Bob Evans Farms, Inc. BOBE
Bob Evans trades at $37 while its packaged-foods segment alone is worth $1.2-1.6bn; spinning off Restaurants leaves a pure-play BEF Foods parent worth $57-79 per share.
Thesis
Sandell argues Bob Evans Farms (BOBE) is structurally mispriced because it bundles a growing, highly profitable packaged-foods business (BEF Foods, 23.4% EBITDA margins, $90.8M segment EBITDA, the #1 refrigerated side-dish brand at 49% share) inside a declining family-dining restaurant chain with negative same-store sales every quarter of FY2016. The conglomerate structure has almost no synergies and actively suppresses value: sell-side analysts cover either restaurants or packaged foods but not both, and new CEO Saed Mohseni is a restaurant operator with little packaged-foods experience. Applying Hormel's 14.5x or a packaged-foods peer average of 13.7x to BEF Foods implies $1.24-1.57bn, already exceeding the entire $1.07bn enterprise value — meaning the Restaurants business is being ascribed negative value despite wholly-owning 305 restaurant properties. A tax-free spin-off of Restaurants would leave a pure-play BEF Foods parent and drive pro-forma value to roughly $57-79 per share.
SCQA
Bob Evans Farms bundles a 527-unit Midwestern family-dining chain with BEF Foods — the #1 refrigerated side-dish brand at 50% dinner-sides share, $388M revenue, and 23.4% EBITDA margins — under a single corporate umbrella.

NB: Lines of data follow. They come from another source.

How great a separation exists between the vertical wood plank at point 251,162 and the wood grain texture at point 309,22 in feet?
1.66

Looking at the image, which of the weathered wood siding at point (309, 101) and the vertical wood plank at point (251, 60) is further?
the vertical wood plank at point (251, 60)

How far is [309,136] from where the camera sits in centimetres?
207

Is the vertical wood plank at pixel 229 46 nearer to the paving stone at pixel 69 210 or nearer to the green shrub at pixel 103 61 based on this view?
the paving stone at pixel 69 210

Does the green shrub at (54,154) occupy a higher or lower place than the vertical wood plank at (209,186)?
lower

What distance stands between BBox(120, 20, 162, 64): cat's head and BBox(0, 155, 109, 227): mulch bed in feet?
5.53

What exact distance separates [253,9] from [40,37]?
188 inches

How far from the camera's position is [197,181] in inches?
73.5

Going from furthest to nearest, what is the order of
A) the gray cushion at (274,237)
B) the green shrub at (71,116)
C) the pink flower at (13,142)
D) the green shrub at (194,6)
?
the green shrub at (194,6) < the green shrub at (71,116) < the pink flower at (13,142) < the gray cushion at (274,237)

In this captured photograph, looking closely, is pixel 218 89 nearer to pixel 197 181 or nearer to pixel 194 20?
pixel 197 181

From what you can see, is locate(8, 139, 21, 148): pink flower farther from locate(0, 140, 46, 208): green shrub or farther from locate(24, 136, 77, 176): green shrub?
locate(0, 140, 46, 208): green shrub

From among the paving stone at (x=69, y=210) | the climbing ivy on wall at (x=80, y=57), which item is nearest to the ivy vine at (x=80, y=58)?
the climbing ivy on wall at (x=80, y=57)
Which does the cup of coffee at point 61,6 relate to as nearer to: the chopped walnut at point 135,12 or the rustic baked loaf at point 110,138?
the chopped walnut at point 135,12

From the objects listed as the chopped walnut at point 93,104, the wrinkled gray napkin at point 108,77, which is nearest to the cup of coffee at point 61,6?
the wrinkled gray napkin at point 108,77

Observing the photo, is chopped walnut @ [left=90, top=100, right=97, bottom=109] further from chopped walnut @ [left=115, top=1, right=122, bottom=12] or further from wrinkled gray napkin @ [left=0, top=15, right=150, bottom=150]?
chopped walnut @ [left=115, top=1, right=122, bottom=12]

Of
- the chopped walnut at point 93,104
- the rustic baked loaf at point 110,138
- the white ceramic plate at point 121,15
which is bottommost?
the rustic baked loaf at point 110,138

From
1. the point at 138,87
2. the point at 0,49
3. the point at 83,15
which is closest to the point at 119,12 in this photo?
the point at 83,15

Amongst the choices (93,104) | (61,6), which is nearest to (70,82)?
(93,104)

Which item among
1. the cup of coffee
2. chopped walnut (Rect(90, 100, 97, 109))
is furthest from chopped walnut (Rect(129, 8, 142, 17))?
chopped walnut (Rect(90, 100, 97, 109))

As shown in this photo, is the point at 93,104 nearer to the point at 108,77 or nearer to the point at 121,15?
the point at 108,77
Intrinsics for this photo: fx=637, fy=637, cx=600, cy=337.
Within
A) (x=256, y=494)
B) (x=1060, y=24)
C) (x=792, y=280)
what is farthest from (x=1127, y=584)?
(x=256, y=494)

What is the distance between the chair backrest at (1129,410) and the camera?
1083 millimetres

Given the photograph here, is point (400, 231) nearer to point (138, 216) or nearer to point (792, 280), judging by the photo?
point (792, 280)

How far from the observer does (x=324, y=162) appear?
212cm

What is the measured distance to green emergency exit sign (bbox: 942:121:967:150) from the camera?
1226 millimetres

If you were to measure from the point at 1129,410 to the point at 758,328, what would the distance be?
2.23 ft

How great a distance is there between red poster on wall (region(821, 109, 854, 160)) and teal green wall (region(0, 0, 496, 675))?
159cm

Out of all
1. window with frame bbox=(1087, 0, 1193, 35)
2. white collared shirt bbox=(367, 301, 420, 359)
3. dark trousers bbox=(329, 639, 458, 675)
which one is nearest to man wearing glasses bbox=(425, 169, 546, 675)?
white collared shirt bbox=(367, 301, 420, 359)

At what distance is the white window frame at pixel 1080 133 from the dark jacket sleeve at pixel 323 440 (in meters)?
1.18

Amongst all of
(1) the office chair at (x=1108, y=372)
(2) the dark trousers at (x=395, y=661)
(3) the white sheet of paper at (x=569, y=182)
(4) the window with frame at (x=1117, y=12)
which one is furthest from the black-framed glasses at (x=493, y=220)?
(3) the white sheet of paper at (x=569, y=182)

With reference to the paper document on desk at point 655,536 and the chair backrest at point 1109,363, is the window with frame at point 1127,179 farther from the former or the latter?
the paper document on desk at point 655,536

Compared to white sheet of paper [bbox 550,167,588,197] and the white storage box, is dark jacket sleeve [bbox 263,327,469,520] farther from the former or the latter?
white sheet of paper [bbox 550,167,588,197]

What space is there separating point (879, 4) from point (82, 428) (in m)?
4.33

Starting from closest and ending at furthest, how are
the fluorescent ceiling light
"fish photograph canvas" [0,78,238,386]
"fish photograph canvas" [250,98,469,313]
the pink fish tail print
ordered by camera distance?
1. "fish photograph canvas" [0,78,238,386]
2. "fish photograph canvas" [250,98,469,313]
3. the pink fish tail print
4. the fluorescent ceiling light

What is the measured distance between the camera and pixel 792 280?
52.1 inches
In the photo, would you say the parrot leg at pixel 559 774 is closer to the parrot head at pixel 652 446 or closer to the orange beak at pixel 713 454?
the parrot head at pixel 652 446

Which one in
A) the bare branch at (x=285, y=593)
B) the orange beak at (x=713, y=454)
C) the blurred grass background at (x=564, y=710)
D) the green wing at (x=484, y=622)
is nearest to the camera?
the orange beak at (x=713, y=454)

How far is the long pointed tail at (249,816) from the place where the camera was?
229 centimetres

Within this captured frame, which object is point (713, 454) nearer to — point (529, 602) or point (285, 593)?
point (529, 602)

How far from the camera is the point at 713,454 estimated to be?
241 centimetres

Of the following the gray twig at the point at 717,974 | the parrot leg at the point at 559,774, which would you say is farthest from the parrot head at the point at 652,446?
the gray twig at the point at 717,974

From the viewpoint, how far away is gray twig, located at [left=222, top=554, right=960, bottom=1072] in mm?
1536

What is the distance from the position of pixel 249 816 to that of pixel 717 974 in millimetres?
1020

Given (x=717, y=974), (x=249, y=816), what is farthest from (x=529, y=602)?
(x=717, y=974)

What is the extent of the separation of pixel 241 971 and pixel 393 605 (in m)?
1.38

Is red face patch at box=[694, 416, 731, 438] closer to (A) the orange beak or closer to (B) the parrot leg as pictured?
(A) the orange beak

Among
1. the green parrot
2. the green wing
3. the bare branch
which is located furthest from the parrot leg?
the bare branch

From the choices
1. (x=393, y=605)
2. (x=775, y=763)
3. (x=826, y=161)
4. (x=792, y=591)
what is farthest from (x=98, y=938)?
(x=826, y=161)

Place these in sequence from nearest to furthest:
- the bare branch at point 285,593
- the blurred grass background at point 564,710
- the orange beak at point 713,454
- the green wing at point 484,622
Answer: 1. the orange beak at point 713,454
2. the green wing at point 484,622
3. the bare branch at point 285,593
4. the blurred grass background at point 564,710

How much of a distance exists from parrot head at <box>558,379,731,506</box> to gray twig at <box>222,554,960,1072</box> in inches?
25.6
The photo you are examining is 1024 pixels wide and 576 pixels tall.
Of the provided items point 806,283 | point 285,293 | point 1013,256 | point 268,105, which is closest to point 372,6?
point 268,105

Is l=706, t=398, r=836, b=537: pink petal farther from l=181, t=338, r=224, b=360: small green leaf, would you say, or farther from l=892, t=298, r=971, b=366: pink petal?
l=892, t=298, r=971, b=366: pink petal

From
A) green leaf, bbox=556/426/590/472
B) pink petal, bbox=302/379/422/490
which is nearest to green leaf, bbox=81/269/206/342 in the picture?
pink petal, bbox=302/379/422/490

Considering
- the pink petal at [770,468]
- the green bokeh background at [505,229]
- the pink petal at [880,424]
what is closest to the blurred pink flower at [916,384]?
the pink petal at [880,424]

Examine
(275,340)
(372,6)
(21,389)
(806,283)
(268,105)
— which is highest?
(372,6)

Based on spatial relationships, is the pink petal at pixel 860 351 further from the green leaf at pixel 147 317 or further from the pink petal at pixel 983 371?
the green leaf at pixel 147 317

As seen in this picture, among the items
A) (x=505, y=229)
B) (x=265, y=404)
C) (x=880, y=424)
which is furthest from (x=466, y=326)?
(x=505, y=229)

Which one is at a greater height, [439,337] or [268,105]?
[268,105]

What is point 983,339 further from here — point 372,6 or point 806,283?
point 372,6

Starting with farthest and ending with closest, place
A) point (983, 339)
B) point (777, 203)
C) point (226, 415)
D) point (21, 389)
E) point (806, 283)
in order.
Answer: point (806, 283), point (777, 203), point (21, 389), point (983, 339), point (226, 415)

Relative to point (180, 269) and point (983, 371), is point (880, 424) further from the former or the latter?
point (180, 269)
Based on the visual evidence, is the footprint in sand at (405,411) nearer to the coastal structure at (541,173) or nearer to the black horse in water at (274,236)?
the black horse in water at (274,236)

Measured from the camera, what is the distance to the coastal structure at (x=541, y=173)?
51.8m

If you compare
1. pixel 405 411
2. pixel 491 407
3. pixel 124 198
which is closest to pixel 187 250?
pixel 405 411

Restaurants post negative same-store sales under a new restaurant-only CEO; BEF Foods' value stays invisible because equity analysts cover either restaurants or packaged foods, never both, leaving BOBE orphaned.
Execute a tax-free spin-off of Bob Evans Restaurants, leaving the existing parent as a pure-play BEF Foods packaged-foods company that can re-rate toward Hormel-style multiples.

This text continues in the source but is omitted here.